CARTINHA A SÉRGIO MORO, CRIADOR DE BOLSONARO


CARTINHA A SÉRGIO MORO, CRIADOR DE BOLSONARO

João Batista de Castro Júnior. Graduado em Direito pela UFBA, Doutor em Linguística e Cultura pela mesma Universidade, leciona Teoria da Constituição e Teoria do Processo como professor adjunto do Curso de Direito da Universidade Estadual do Sudoeste da Bahia (UESB).



A uma pessoa com o cetro do poder é difícil identificar quem de fato gosta dela. Moro parece não ter se dado conta dessa armadilha e agora, ao dissimuladamente preferir Bolsonaro, finge não ver que é de conhecimento público que a Lava-Jato não foi senão um espetáculo de ilusionismo com truques jurídicos novos, que, descobertos, afugentaram da plateia as pessoas crédulas e reforçaram as convicções e desconfianças das incrédulas.

Aos incrédulos que clamavam no deserto, nunca houve dúvida: ao mesmo tempo que amordaçava e punha sob tortura a Constituição, a máquina da Lava-Jato aprofundava a velha tatuagem de que os personagens da cena jurídica em sua maioria respiram numa atmosfera livresca de conceitos que evaporam em 5 segundos tão logo saltem para a realidade.   

Moro e sua trupe, em realidade, nada mais fizeram que surgir com novas vestimentas nesse corpo doutrinário do Direito que historicamente tem sempre atuado como mordomo de algum tipo de burguesia dinheirosa; o sorrateiro Direito estamental, que, mesmo quando aparenta mostrar coragem, age em verdade como ratos que, ao perceberem o navio afundar, são os primeiros a fugir, na paráfrase de um célebre jurista com sensibilidade social; o Direito de muitos juristas que usam o termo "povo" como ornamento retórico de seus discursos sobre a Constituição, enquanto o ser humano simples das ruas ou do campo ou dela não sabe ou sabe muito pouco ou não quer saber por achar a linguagem jurídica obscura, distante, etérea.  

É nessa conhecida arquitetura institucional que aparece a condenação do ex-Presidente Lula por meio de uma sentença que, do ponto de vista técnico, é um espetáculo de bufonaria jurídica.
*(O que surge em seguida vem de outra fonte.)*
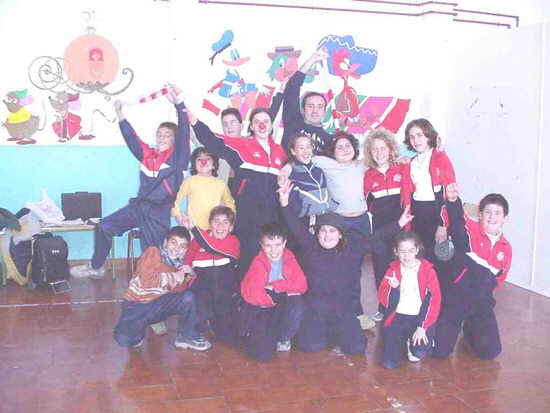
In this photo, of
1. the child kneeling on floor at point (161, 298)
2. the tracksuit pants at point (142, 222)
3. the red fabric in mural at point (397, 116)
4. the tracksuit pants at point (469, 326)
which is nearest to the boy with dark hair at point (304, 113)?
the tracksuit pants at point (142, 222)

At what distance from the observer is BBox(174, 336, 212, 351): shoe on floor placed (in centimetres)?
338

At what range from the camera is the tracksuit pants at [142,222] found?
3.89m

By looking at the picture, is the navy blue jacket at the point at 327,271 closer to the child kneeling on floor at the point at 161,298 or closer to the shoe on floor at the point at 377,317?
the shoe on floor at the point at 377,317

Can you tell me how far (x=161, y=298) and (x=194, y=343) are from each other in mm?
323

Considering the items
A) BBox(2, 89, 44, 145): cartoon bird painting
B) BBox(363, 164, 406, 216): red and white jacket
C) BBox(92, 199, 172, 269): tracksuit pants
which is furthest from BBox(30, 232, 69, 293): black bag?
BBox(363, 164, 406, 216): red and white jacket

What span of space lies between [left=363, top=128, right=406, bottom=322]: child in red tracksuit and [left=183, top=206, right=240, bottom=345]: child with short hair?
0.90 meters

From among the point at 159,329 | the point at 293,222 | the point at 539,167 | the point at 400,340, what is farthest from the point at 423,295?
the point at 539,167

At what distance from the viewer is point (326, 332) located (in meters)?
3.45

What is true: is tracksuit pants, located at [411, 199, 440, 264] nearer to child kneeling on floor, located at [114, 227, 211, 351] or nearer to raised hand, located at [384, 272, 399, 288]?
raised hand, located at [384, 272, 399, 288]

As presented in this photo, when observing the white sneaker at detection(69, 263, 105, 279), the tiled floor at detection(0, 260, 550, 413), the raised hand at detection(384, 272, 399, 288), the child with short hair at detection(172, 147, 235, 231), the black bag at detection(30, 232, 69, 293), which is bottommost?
the tiled floor at detection(0, 260, 550, 413)

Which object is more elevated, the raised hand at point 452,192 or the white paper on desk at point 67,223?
the raised hand at point 452,192

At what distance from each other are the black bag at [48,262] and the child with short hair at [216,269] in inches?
64.8

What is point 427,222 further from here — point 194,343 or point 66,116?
point 66,116

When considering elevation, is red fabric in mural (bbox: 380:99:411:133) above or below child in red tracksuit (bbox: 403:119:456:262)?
above
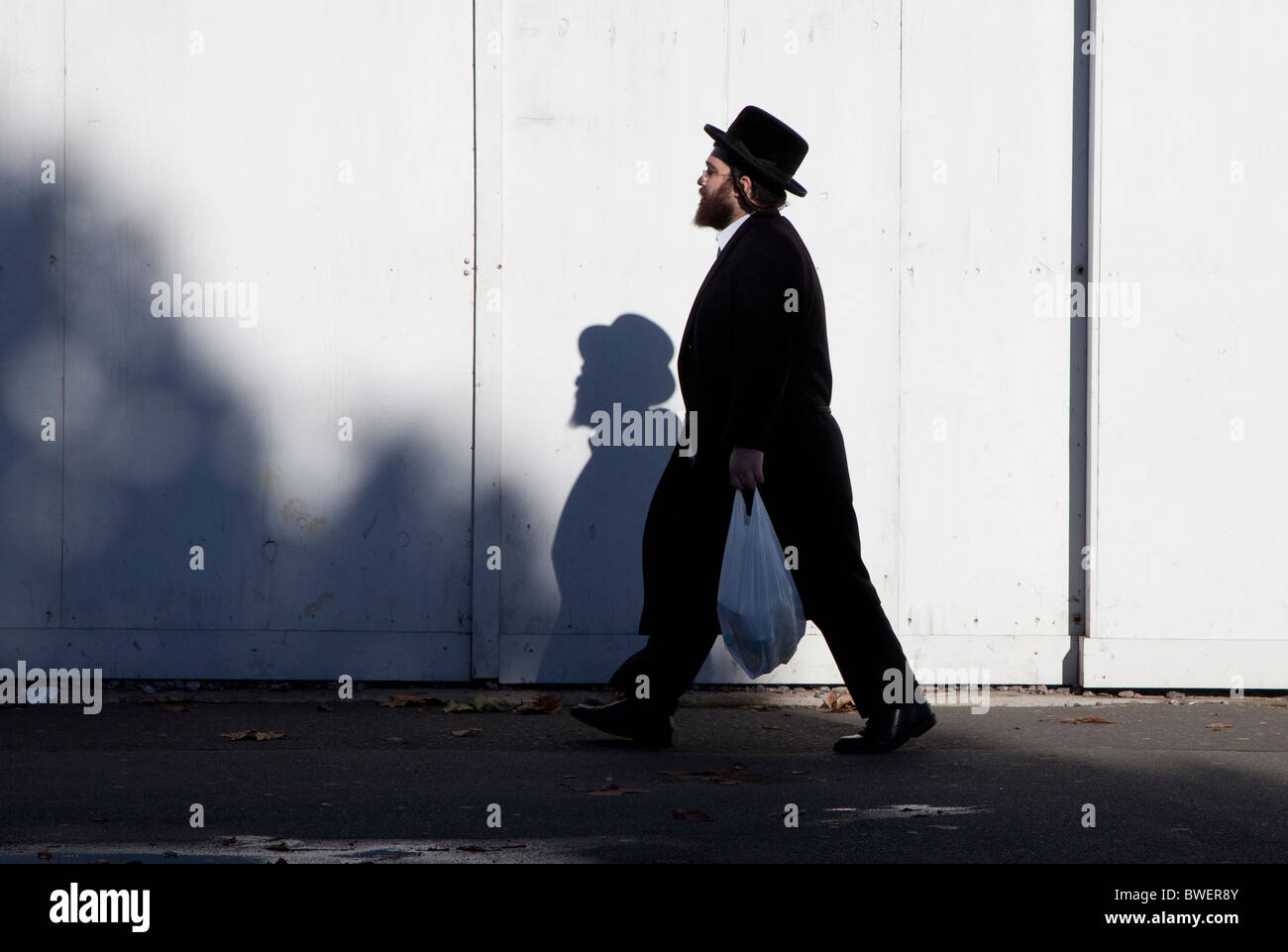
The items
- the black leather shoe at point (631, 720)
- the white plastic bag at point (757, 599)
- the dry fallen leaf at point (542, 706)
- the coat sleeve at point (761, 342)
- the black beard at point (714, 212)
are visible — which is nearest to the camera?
the white plastic bag at point (757, 599)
Nela, os conceitos fluidos e verbosos, sem lastro nem provas, pululam farsescos, burlescos e até grotescos na sua desajeitada contradança de ilegalidades. Como, “de perto, ninguém é normal”, tal como disse o poeta cantante, o exame cuidadoso da decisão condenatória de Lula revela desde o início, nas palavras de outro vate musical, “um copo vazio cheio de ar”, enquanto o champanhe estoura na mesa dos lava-jatistas incensados pela mídia, que zombam até de cortejo fúnebre.  

Bem pensadas as coisas, contudo, como pedir justiça imparcial ao “filho legítimo” de um pensamento que se habituou em suas teorias a se preocupar mais com a cerca do que com a plantação, com a norma gramatical do que com os significados sociais, com os ternos refrigerados pela frieza dos conceitos abstratos importados servilmente do Norte da Europa do que com os que labutam sob o sol escaldante da miséria e da desigualdade?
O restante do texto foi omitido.